Ilmuwan Ciptakan Tikus Bergenetik Hewan Purba, Ini Tujuannya
Sekelompok ilmuwan menciptakan tikus dengan menggunakan genetika purba yang lebih tua dibandingkan dengan kehidupan hewan lain.
Para peneliti mengambil gen dari makhluk bersel tunggal dan menambahkannya ke sel tikus untuk meregenerasi sel induk, yang kemudian disuntikkan ke embrio yang sedang berkembang untuk menciptakan tikus yang hidup dan bernapas.
Jutaan tahun yang lalu, sebelum organisme multiseluler muncul, terdapat organisme bersel tunggal di planet Bumi. Beberapa di antaranya, yang disebut choanoflagellata, dianggap sebagai kerabat terdekat hewan yang masih hidup.

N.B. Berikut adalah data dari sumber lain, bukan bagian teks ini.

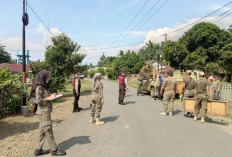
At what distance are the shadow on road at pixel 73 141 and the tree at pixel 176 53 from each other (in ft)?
53.5

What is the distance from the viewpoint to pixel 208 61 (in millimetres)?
19297

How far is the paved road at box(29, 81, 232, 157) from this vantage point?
4320 mm

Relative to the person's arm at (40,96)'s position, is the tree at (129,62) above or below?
above

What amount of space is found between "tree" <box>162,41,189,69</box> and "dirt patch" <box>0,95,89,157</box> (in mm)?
14620

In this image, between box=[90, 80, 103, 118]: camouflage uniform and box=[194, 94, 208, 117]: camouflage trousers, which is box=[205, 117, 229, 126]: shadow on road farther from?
box=[90, 80, 103, 118]: camouflage uniform

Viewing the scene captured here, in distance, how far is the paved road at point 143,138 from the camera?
14.2 ft

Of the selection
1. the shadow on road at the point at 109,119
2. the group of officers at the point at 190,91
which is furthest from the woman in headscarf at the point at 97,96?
the group of officers at the point at 190,91

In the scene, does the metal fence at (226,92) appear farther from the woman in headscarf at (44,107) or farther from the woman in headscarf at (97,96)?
the woman in headscarf at (44,107)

Berdasarkan penelitian baru, genom mereka memiliki versi gen Sox dan POU yang berbeda, yang diketahui mendorong pembentukan sel punca pada mamalia dan, hingga kini, diyakini hanya terdapat pada hewan.
Ini sekarang ditemukan dalam organisme bersel tunggal dan kemudian digunakan oleh para ilmuwan untuk memprogram ulang sel-sel tikus.
"Dengan berhasil menciptakan tikus menggunakan peralatan molekuler yang berasal dari kerabat bersel tunggal kita, kita menyaksikan kesinambungan fungsi yang luar biasa selama hampir satu miliar tahun evolusi," kata penulis studi Dr. Alex de Mendoza dalam sebuah pernyataan.
"Studi ini menyiratkan bahwa gen kunci yang terlibat dalam pembentukan sel punca mungkin berasal jauh lebih awal daripada sel punca itu sendiri, mungkin membantu membuka jalan bagi kehidupan multiseluler yang kita lihat saat ini," kata Mendoza.
Gen choanoflagellate Sox dimasukkan ke dalam sel tikus, yang menggantikan gen Sox2 yang ada , dan dalam proses tersebut mengubah sel menjadi sel induk pluripoten yang diinduksi (iPSC).
Sel-sel ini dapat berkembang menjadi jenis sel apa pun di dalam tubuh.
Ketika para ilmuwan menyuntikkan iPSC ke embrio tikus, mereka membentuk apa yang disebut chimera, yaitu hewan yang tubuhnya memiliki sel-sel yang berbeda satu sama lain dan mengandung dua set DNA yang berbeda.
Tikus baru tersebut memiliki ciri-ciri iPSC dan embrio donor serta memiliki mata gelap dan bercak bulu hitam, yang mengonfirmasi bahwa gen purba telah memengaruhi perkembangan hewan tersebut.
Hal ini mengesankan mengingat asal usul gen yang sederhana. Tampaknya bentuk kehidupan awal telah mengembangkan cara mereka mempertahankan pluripotensi, jauh sebelum sel induk dan organisme multiseluler muncul.
"Choanoflagellata tidak memiliki sel induk, mereka adalah organisme bersel tunggal, tetapi mereka memiliki gen-gen ini, yang kemungkinan mengendalikan proses seluler dasar yang kemungkinan besar kemudian digunakan kembali oleh hewan multiseluler untuk membangun tubuh yang kompleks," kata Dr. de Mendoza.
Penemuan ini juga dapat membantu kemajuan masa depan dalam pengobatan regeneratif, di mana sel punca memegang peranan penting.
"Mempelajari akar kuno dari alat-alat genetik ini memungkinkan kita berinovasi dengan pandangan yang lebih jelas tentang bagaimana mekanisme pluripotensi dapat diubah atau dioptimalkan," kata rekan penulis Dr. Ralf Jauch.